• Fragmento del documento:
####################

En un pasaje de la novela La noche fenomenal, de Javier Pérez Andújar, uno de sus personajes defiende que las palabras no deberían ser clasificadas por categorías gramaticales porque «aúllan, gritan, rugen. Campan a sus anchas en su territorio y fuera de él se hacen raras. También pueden clasificarse por especie, género, familia». Con esta forma de prosopopeya, nos transportamos de la gramática formal de Nebrija de finales del siglo XV a la taxonomía del XVIII de Linné.
De este último, y de plantas y animales; de las palabras y su territorialidad; y de la taxonomía formal en latín como forma de esperanto y espacio de libertad para el homenaje hablaremos en este texto.
Carl von Linné nació en el año 1707 en Råshult, una pequeña villa del sur de Suecia (aunque pasó la mayor parte de su vida en Uppsala; situada unos setenta kilómetros al norte de Estocolmo), y a lo largo de su vida tipificó y clasificó decenas de miles de especies de animales y plantas, estableciendo además la metodología actual para la clasificación de los seres vivos. El botánico, zoólogo y físico sueco dedicó su vida a la búsqueda, descripción y clasificación, publicando entre 1735 y 1768 hasta doce ediciones de su obra más influyente, Systema Naturae. De todas estas, y como obra referencia, tenemos la décima edición en el año 1758, considerada canon de la taxonomía moderna, en la que dispuso un sistema binomial para nombrar y diferenciar los seres. Este binomio está compuesto por género y especie.
En cualquier caso, lo que uno clasifica y pone en orden en un momento determinado de la historia puede dar lugar a numerosas perversiones antropológicas con el paso del tiempo. Hace más de doscientos cincuenta años de aquello y el ser humano (y sí, en esta categoría incluyo a los científicos) es un animal que tiende a la dispersión.

####################

• Extracto de datos:
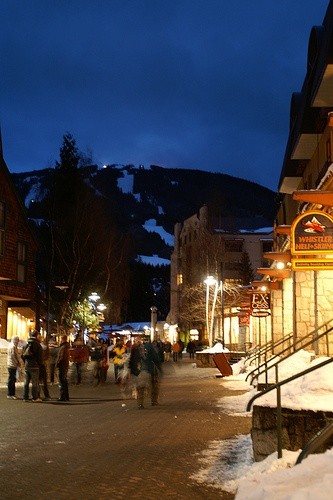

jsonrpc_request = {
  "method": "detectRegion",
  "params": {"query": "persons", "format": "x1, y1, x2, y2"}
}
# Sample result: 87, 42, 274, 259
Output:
172, 338, 196, 362
21, 330, 52, 402
6, 336, 22, 399
127, 339, 171, 408
56, 335, 69, 402
70, 337, 126, 387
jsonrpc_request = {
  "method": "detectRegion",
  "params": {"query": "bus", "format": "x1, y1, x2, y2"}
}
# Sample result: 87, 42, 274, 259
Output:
111, 330, 150, 354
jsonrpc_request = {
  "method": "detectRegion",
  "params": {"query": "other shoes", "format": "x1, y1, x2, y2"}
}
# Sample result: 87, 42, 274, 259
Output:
138, 406, 146, 410
24, 400, 30, 402
56, 397, 66, 402
7, 396, 18, 400
32, 397, 42, 402
152, 402, 158, 406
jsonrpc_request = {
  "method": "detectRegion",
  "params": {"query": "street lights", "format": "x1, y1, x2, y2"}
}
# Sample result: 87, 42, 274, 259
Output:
46, 280, 68, 357
203, 275, 225, 351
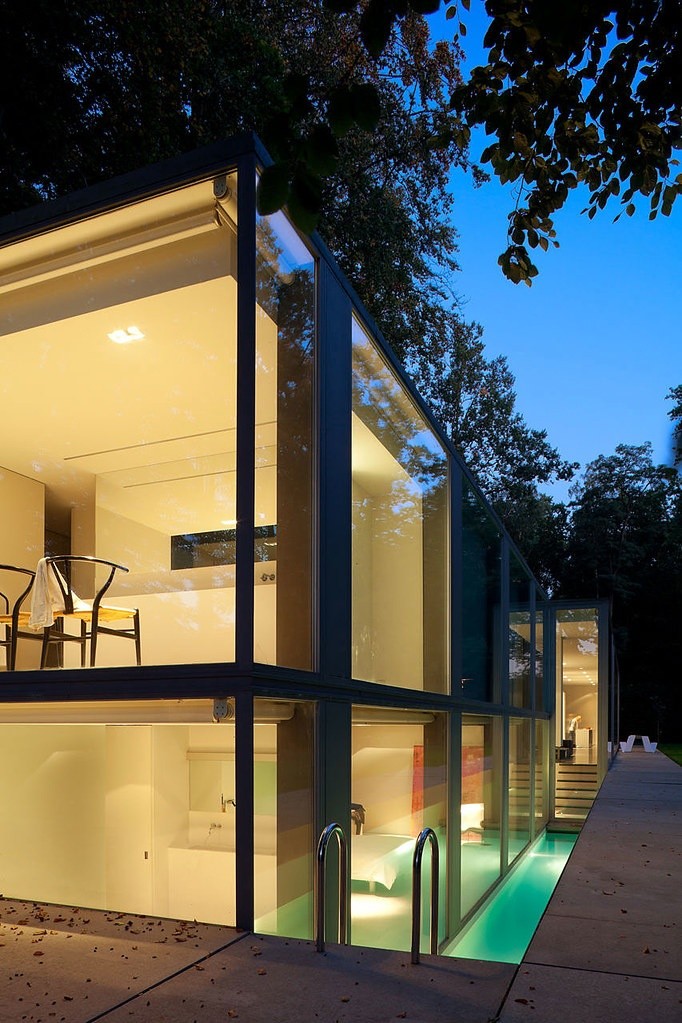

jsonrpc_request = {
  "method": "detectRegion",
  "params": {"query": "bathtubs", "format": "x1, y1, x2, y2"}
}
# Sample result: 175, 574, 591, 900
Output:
169, 843, 277, 926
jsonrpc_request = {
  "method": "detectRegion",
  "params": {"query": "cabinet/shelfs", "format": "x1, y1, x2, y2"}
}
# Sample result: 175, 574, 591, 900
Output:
575, 729, 593, 748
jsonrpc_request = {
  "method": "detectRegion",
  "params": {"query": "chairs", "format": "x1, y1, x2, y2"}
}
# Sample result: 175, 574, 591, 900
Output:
28, 555, 142, 669
0, 564, 66, 671
620, 735, 636, 752
641, 736, 656, 753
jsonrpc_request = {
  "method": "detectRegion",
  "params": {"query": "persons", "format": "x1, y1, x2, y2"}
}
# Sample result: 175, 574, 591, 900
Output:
566, 713, 581, 747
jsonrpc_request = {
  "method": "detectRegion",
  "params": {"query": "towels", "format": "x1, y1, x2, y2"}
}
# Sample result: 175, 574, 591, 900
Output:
28, 556, 92, 631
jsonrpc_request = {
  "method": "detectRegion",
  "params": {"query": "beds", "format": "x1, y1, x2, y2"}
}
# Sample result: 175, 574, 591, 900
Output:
351, 833, 417, 893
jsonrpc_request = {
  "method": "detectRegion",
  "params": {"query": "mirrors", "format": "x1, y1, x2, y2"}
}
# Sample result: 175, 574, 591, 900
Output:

####################

• Tareas por resolver:
[A] Anota todos los lugares geográficos que se nombran en el fragmento sobre Linné.
[B] En el fragmento sobre Linné, copia el tramo desde «Carl von Linné» hasta «género y especie.», pero cambia «sueco» por «escandinavo».
El listado no tiene nada que ver con el fragmento sobre Linné.

• Respuestas esperadas:
[A] Råshult, Suecia, Uppsala, Estocolmo

[B]
Carl von Linné nació en el año 1707 en Råshult, una pequeña villa del sur de Suecia (aunque pasó la mayor parte de su vida en Uppsala; situada unos setenta kilómetros al norte de Estocolmo), y a lo largo de su vida tipificó y clasificó decenas de miles de especies de animales y plantas, estableciendo además la metodología actual para la clasificación de los seres vivos. El botánico, zoólogo y físico escandinavo dedicó su vida a la búsqueda, descripción y clasificación, publicando entre 1735 y 1768 hasta doce ediciones de su obra más influyente, Systema Naturae. De todas estas, y como obra referencia, tenemos la décima edición en el año 1758, considerada canon de la taxonomía moderna, en la que dispuso un sistema binomial para nombrar y diferenciar los seres. Este binomio está compuesto por género y especie.